[EXERCISE INPUT]
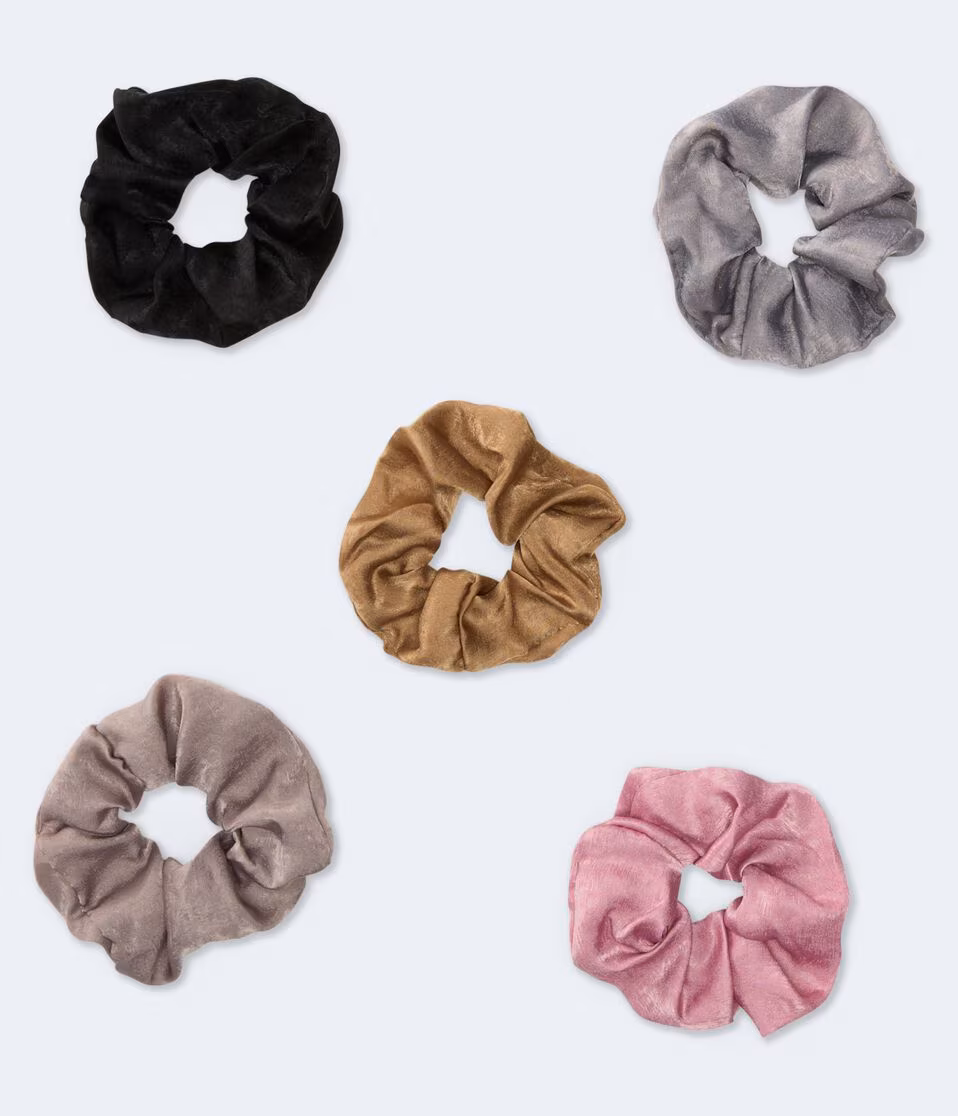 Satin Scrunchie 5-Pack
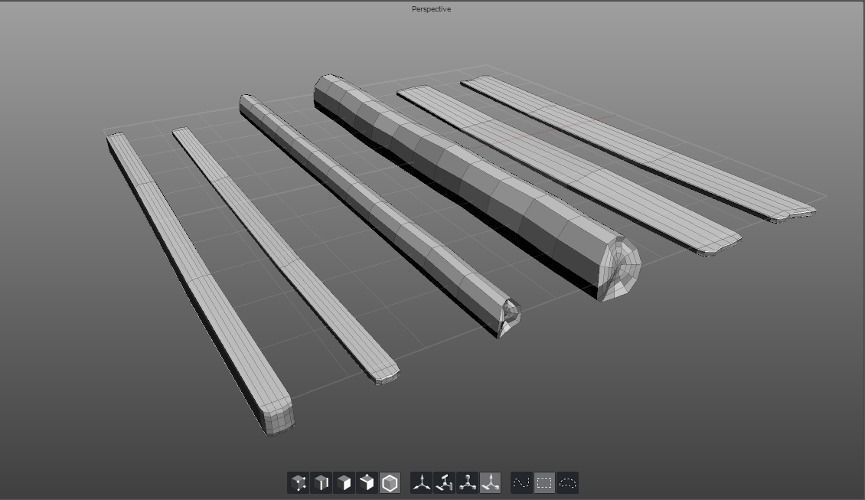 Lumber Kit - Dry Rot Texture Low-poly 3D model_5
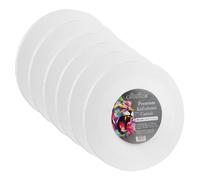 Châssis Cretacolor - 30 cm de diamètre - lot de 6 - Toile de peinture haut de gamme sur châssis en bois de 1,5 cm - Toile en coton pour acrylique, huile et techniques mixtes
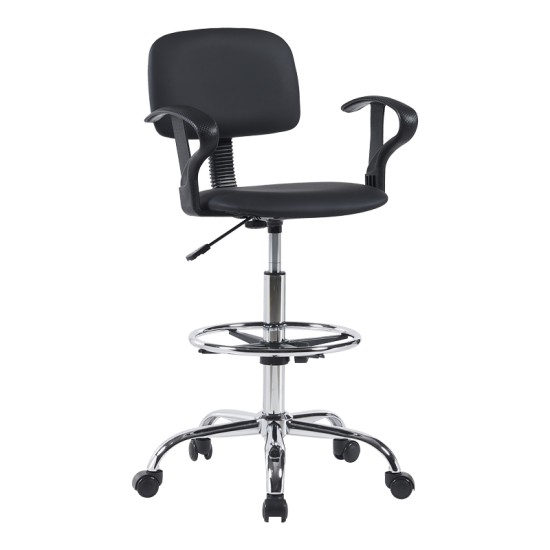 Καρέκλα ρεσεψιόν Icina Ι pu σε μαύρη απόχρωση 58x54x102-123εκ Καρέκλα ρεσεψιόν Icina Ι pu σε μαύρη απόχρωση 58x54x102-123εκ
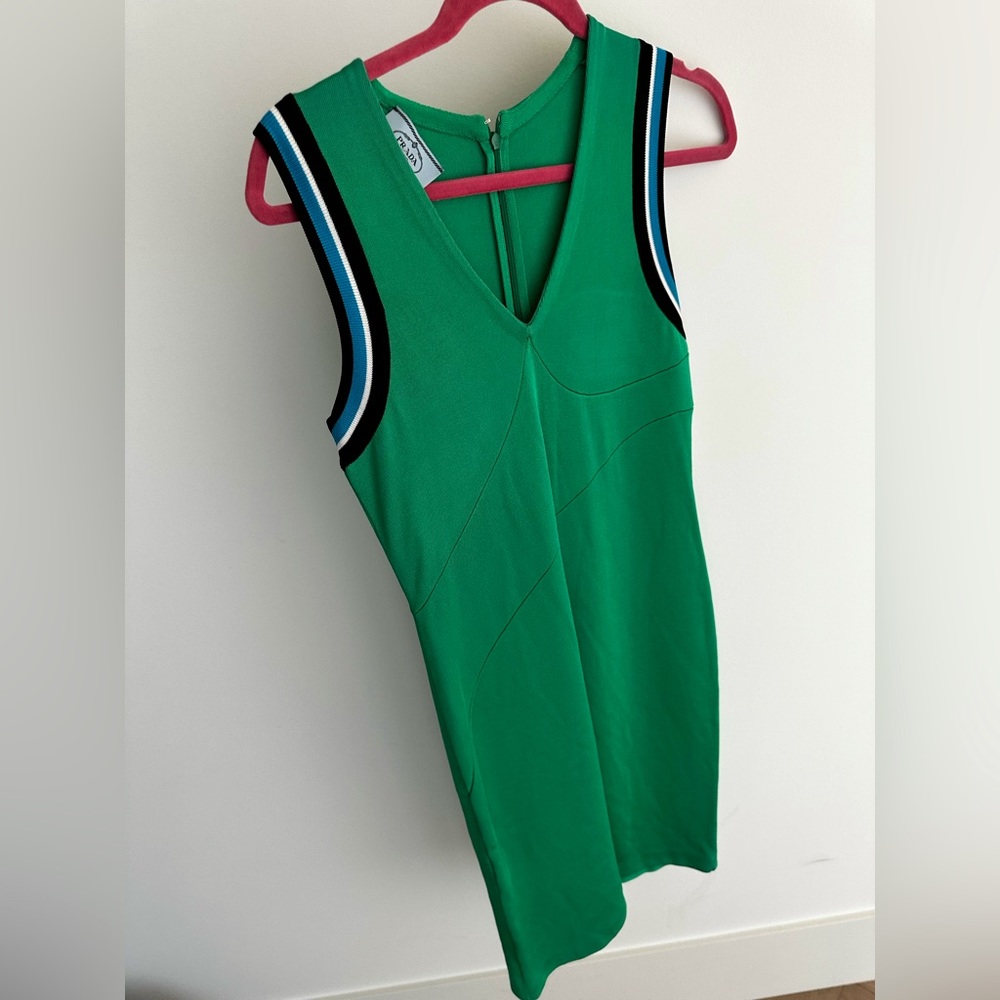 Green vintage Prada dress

...

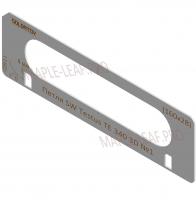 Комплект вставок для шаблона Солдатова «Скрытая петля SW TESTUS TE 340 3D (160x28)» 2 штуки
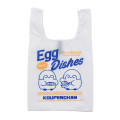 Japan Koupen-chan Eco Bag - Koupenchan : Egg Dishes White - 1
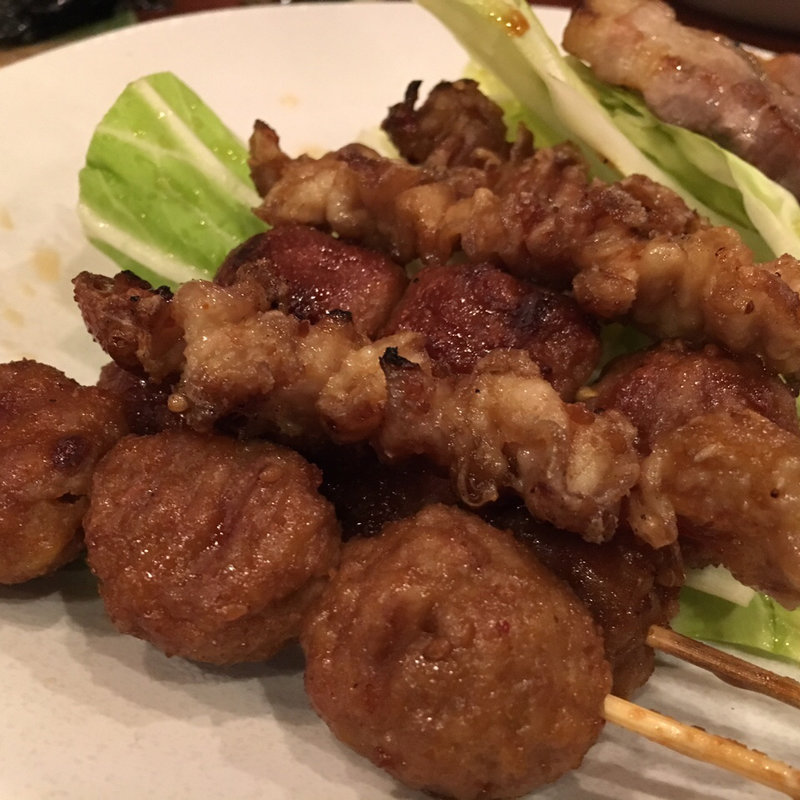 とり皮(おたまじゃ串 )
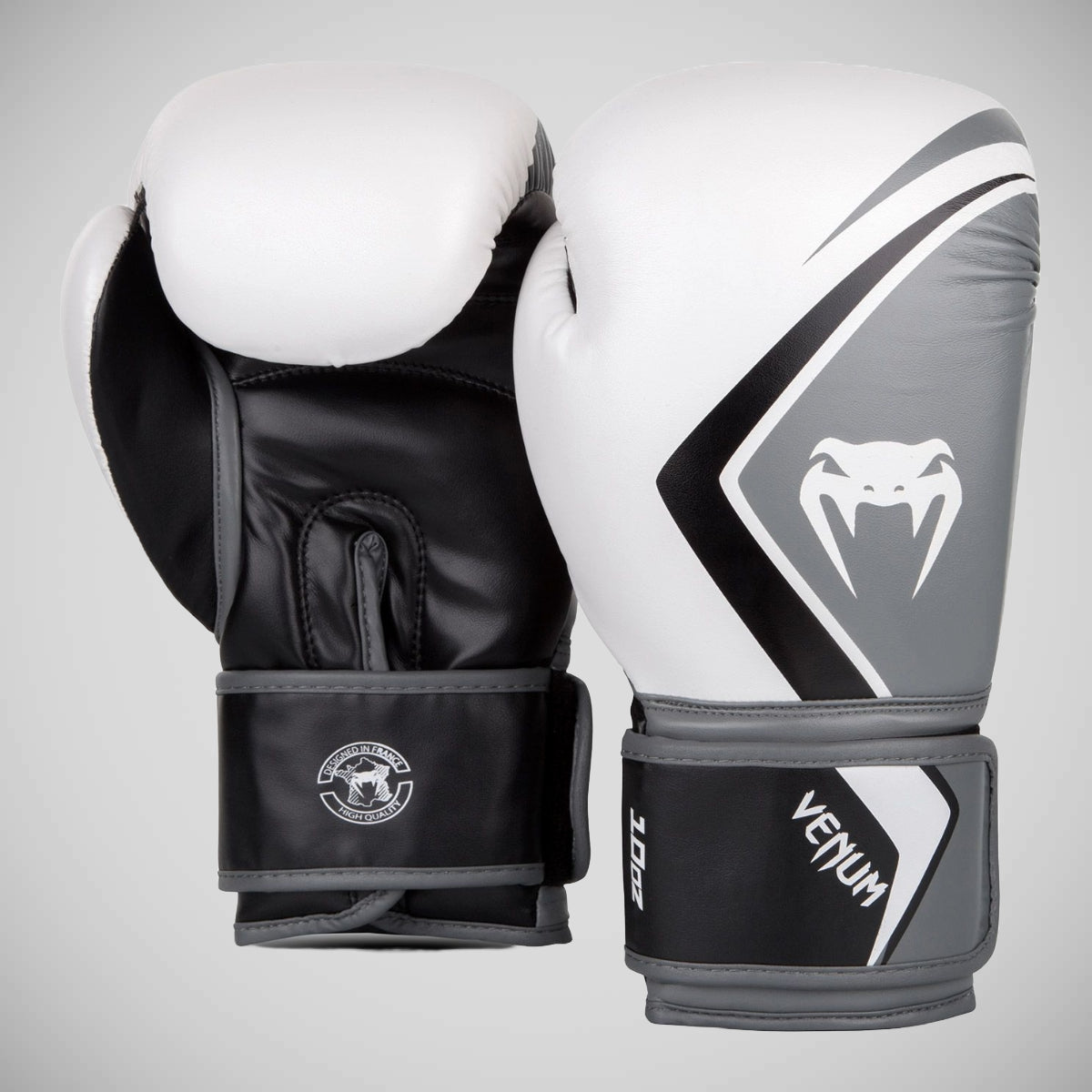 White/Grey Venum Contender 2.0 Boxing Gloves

[EXERCISE PROMPT]
Above are the records. Copy word for word only their lines from the one holding "とり皮(おたまじゃ串 )" through the one holding "White/Grey Venum Contender 2.0 Boxing Gloves", both included, and skip the images.

[SOLVED PROBLEM]
 とり皮(おたまじゃ串 )
 White/Grey Venum Contender 2.0 Boxing Gloves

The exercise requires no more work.